Мыс Аббатом принялись закатывать глаза. Аббат сказал:
— Как?! Неужто он уже выпил все наше бордо?
— Quod seris metes, — сказала она.
— Мне страшно нравится этот фильм, — сказал Брент. — Устинов в роли Нерона неподражаем.
— Это «Quo Vadis», — сказала Филомена.
— В последнее время Филомена делает большие успехи в изучении латыни, — сказал я. — Она берет частные уроки.
— Это значит «что посеешь, то и пожнешь», — продолжала она, не обращая внимания на меня. — Монсеньер хочет сказать, что если мы будем производить хорошее вино, нам не придется беспокоиться об организации сбыта.
В келье наступило красноречивое молчание.
— Над этим стоит подумать, — сказала Филомена.
— Хорошо, — сказал Аббат. — А теперь, когда мы подумали над этим, давайте перейдем к угрозе нищеты. Что скажете, Брент?
— Мы могли бы снять еще один традиционный рекламный ролик. «Чудо два» — новое, более совершенное и грандиозное. Но, как я погляжу, у нас тут проблема с контролем качества. Мы должны спросить себя: кто купится на такую рекламу? Люди уже попробовали это вино. Они знают, каково оно на вкус. Надо смириться с тем, что серьезные ценители вина на нашу приманку не клюнут. Они читают специальные журналы и знают, что это отвратная бормотуха.
— Это чилийское столовое вино, вполне пригодное для питья, — сказал Аббат.
— Правильно, и нужно найти людей, готовых этим довольствоваться. Ясно, что речь идет не о самых искушенных людях. И это хорошо. Чем меньше они знают, тем лучше. Ну, а если они еще и не понимают, что написано на этикетке, — отлично, значит, речь идет о гигантском рынке сбыта.
— Короче говоря, нам нужны бестолковые люди, — сказал Аббат.
— Вот вам и новая рекламная формула, — сказала Филомена. — «"Кана" — вино, которое подают, когда гости слишком тупы, чтобы уловить разницу».
— Именно! — сказал Брент. — А для рекламы такого товара традиционный ролик не годится, тут нужна большая информационно-рекламная передача.

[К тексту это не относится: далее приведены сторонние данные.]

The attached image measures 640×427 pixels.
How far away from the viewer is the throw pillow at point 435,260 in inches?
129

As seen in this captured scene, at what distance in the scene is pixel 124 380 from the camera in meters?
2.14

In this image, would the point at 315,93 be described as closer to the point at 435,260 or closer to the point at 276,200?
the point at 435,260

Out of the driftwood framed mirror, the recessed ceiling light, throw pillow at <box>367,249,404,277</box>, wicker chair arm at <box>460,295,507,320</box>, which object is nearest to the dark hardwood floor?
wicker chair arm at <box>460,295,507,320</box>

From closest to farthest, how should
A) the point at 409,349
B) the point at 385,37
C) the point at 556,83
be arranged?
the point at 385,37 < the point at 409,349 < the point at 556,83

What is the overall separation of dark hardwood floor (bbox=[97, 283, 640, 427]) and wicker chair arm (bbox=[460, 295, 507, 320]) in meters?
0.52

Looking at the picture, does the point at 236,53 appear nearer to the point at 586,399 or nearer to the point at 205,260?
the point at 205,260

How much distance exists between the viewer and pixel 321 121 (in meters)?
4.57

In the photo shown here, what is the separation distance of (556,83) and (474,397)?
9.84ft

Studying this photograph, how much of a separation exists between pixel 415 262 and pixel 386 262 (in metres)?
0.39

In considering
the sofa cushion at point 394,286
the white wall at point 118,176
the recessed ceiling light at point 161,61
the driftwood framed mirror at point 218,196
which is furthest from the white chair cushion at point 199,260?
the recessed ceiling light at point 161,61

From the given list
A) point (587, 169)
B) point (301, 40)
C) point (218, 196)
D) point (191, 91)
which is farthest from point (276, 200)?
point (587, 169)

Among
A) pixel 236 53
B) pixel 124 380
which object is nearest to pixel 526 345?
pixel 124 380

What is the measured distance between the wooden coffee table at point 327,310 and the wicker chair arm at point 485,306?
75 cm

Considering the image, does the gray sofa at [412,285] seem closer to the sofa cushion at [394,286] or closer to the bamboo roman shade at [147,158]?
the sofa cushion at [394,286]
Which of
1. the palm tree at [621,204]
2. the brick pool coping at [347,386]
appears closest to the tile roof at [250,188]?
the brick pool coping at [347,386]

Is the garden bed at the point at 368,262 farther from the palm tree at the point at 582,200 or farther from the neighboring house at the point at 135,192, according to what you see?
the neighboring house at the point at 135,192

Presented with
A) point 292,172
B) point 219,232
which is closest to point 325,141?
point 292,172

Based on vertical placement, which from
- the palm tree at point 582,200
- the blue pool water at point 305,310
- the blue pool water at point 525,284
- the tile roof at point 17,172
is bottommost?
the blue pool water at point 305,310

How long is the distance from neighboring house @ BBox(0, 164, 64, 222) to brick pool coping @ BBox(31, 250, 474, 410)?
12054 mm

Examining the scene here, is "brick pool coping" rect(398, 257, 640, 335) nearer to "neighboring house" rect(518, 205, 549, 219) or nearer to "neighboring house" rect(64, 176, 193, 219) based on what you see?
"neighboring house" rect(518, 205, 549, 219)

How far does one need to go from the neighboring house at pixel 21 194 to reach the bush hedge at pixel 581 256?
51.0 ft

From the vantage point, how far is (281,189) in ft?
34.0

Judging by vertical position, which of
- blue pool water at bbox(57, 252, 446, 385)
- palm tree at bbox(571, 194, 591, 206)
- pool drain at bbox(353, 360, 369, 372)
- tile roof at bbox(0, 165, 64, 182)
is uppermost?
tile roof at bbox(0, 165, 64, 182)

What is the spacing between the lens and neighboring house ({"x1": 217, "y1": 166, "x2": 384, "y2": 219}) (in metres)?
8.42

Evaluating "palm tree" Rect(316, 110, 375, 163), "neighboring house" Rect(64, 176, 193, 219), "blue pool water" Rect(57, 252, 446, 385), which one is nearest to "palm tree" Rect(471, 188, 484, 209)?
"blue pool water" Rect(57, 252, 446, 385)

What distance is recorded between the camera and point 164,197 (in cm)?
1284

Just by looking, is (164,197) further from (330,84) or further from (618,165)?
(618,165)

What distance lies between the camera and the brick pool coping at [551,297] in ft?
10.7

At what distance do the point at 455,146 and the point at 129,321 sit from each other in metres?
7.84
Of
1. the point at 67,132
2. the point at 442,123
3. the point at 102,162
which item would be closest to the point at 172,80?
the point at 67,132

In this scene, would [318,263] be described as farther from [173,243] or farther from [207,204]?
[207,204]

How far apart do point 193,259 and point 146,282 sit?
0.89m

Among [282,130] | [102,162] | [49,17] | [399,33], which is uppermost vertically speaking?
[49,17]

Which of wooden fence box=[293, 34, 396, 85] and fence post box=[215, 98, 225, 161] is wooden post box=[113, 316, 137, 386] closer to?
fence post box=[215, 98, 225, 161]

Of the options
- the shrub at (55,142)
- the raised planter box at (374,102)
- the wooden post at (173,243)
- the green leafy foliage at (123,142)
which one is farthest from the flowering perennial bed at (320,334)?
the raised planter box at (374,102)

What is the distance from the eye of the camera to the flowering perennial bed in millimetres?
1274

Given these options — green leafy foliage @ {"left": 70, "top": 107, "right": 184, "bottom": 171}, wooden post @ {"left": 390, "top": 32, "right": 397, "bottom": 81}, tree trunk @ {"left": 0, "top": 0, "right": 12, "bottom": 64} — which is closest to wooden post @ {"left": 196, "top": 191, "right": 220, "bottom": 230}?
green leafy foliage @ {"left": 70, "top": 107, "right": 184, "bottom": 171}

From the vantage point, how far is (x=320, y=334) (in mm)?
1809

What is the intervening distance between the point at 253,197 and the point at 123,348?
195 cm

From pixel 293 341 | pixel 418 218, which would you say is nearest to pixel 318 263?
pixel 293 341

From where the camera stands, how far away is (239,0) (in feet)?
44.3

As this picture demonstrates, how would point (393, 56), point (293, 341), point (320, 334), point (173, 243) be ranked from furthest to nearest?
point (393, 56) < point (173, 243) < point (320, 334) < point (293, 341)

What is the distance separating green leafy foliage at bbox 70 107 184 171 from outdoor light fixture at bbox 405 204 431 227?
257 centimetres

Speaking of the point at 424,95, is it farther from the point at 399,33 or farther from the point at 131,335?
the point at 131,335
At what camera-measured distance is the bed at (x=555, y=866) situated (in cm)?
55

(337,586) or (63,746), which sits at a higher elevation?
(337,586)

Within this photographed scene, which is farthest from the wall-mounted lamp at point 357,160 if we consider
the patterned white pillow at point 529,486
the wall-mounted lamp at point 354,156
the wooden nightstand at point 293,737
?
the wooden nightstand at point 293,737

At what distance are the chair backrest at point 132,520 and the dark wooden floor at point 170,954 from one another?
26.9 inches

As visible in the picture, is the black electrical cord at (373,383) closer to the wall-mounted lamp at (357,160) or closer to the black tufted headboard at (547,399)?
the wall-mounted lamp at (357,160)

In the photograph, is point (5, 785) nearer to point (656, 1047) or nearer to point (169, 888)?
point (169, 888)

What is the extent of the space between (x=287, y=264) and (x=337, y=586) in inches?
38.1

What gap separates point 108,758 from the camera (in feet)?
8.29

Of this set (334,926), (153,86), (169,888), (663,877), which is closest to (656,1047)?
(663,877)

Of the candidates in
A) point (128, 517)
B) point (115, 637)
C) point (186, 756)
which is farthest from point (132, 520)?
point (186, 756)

Забудьте о дорогостоящих рекламных паузах во время демонстрации «Звуков музыки». За ничтожную долю этой суммы можно купить целых тридцать минут на ночном кабельном канале.
— Это что, самый рентабельный способ охватить всех бестолковых потенциальных покупателей? — спросил я.
— Именно! — сказал Брент. — Знаю, в эффективность подобных методов верится с трудом. Я и сам был скептиком до тех пор, пока не сделал информационно-рекламную передачу о деревушке Фатима с участием Рикардо Монтальбана. — Он посмотрел на Аббата. — Вы ее видели?
— К сожалению, нет, — сказал Аббат.
Я не был уверен, что он признался бы, даже если бы видел.
— Сперва я подумал: ну и ну, у нас же ничего — то есть nada — нет! Не на что опереться. Был какой-то храм в Португалии, где ватага ребятишек, по их словам, когда-то, давным-давно, видела Деву Марию. Мы слышали небылицы о чудесном исцелении да об огнях, кружащихся в небе — по правде говоря, эти крестьяне чересчур подолгу глазеют на солнце. А на роль ведущего ко мне привели актера, который зарабатывал на жизнь тем, что торговал вразнос обивкой из коринфской кожи. Я думал, у нас никогда ничего путного не выйдет. Но передача принесла прибыль.